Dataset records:
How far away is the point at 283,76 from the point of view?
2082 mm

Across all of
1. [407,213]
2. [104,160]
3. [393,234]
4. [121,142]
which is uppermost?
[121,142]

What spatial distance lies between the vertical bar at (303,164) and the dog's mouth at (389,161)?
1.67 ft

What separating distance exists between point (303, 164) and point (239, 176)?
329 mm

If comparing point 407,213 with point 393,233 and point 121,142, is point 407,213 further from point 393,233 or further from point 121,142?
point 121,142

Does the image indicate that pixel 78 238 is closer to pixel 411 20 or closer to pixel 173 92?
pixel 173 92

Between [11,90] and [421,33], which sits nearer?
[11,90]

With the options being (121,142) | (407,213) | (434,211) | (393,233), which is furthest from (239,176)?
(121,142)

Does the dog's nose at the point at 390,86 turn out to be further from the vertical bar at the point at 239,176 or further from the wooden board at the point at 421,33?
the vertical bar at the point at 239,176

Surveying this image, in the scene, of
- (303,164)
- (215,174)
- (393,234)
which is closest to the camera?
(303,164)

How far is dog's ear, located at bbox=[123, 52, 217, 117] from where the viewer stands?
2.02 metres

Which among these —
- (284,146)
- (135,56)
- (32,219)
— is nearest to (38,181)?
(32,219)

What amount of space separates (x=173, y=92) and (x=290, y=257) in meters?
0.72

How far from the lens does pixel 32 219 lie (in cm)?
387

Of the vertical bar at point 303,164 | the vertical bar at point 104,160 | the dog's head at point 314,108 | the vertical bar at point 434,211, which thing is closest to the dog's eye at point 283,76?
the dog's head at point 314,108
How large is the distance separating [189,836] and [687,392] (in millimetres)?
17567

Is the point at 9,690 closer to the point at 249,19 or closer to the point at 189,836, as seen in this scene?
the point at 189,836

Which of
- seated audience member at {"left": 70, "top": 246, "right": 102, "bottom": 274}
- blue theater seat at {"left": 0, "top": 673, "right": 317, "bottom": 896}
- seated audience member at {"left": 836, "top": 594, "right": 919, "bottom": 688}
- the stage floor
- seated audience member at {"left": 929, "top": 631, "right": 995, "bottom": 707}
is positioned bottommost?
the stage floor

→ Required task
Reproduce the part of the listing that opens with the line containing "How far from" and runs through the end of the listing, keeping every line unchanged.

→ Exercise answer
How far from the lens does pixel 32 219 lie (in cm)?
387

Of the vertical bar at point 303,164 | the vertical bar at point 104,160 | the dog's head at point 314,108 | the vertical bar at point 434,211, which thing is closest to the dog's eye at point 283,76?
the dog's head at point 314,108
How large is the distance separating [189,836] and [687,392] (in millimetres)?
17567

Is the point at 9,690 closer to the point at 249,19 or closer to the point at 189,836, as seen in this scene?
the point at 189,836

Which of
- seated audience member at {"left": 70, "top": 246, "right": 102, "bottom": 274}
- blue theater seat at {"left": 0, "top": 673, "right": 317, "bottom": 896}
- seated audience member at {"left": 836, "top": 594, "right": 919, "bottom": 688}
- the stage floor
- seated audience member at {"left": 929, "top": 631, "right": 995, "bottom": 707}
is positioned bottommost?
the stage floor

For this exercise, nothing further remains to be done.